Taught in the Division of Biosciences, we offer a breadth of biological education unmatched in almost any other UK university.
Learning objectives
- Understand the science of biodiversity, including key concepts in macroecology, evolutionary biology, global change biology, and conservation biology.
- Understand the scientific methods that underpin the study of biodiversity, including ecological and evolutionary models, statistics, and experimental design.
- Understand how biodiversity conservation relates to human wellbeing and learn tools and skills of applied biodiversity conservation.
- Link academic research to applied conservation challenges, including engaging with leading conservation organisations.
- Develop skills in communicating biodiversity science to a non-specialist audience.
Modules
Compulsory modules
Optional modules
2022 Field Trip: Blakeney Point
The trip, which involved students staying on Blakeney Point for two to three nights, provides students with their first exposure to teaching on their course, and aims to encourage them to think about experimental design, how to design a protocol for field sampling to solve a specific problem, and collect data following said protocol. This introduces them to some of the problems they may experience whilst working with biological samples and sampling.

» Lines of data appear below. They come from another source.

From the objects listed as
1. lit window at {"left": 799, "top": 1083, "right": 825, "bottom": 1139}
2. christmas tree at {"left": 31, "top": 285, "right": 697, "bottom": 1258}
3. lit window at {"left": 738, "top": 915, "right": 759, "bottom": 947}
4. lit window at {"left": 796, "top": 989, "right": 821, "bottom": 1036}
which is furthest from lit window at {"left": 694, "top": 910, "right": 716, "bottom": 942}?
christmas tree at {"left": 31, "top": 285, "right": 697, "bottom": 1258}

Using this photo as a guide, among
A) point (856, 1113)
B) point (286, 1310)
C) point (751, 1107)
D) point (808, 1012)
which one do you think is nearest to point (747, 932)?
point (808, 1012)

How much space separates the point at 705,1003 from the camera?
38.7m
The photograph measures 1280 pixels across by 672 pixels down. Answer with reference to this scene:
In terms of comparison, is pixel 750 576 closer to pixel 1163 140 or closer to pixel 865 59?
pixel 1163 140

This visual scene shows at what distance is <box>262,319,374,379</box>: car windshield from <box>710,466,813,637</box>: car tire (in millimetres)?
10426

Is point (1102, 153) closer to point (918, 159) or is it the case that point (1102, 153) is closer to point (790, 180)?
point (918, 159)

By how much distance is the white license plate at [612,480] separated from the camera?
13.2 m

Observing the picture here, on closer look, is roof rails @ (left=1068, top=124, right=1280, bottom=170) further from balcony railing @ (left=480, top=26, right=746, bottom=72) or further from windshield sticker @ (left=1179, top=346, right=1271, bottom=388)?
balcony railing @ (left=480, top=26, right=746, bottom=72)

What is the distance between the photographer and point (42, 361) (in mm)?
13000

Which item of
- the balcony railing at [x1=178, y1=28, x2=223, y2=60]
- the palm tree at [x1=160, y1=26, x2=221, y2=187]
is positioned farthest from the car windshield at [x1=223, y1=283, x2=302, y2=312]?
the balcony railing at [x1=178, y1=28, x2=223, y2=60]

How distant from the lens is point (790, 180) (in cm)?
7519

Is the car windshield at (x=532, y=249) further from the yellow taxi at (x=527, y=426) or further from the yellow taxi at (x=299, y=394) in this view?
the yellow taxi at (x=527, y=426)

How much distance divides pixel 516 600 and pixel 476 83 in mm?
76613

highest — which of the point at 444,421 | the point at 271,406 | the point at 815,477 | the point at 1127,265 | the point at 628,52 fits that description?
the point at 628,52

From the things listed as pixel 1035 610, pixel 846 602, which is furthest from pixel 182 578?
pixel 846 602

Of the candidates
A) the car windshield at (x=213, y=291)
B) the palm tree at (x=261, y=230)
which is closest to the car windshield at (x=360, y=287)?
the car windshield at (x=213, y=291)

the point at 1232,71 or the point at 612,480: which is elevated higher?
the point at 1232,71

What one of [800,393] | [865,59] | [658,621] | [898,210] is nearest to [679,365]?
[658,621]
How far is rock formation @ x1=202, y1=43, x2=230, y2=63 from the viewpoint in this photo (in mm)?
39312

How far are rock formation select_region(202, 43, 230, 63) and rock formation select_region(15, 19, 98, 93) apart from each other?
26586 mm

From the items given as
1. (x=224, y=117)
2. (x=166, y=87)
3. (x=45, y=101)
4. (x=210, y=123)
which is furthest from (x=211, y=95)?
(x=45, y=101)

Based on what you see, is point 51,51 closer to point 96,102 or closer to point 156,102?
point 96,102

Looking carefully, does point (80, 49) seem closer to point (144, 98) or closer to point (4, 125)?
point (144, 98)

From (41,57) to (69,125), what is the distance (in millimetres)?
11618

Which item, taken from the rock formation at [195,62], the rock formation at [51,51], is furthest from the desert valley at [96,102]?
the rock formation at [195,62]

UCL has been running field trips to Blakeney Point for over a century. Students arrive by boat in small groups and are often the only people staying on the Point at one time. During their stay, students are able to see the habitat of an array of residential and migratory wildlife.
Professor Tim Blackburn states: “The Blakeney field trip is a great way for us to get to know the students – and for the students to get to know each other – against the backdrop of one of England’s oldest nature reserves." You can read about the 2022 visit to Blakeney Point in this article: Latest News from Blakeney Point.
Career Opportunities
The MSc will provide vocational training for those developing careers in applied conservation, environmental policy, and environmental management.
There is growing need for individuals with strong grounding in these disciplines to play central roles in tackling this challenge within different sectors, including government departments, NGOs, businesses, and academia. We can meet this need due to our long experience with teaching methods in biology that promote biodiversity education and how they support biodiversity learning.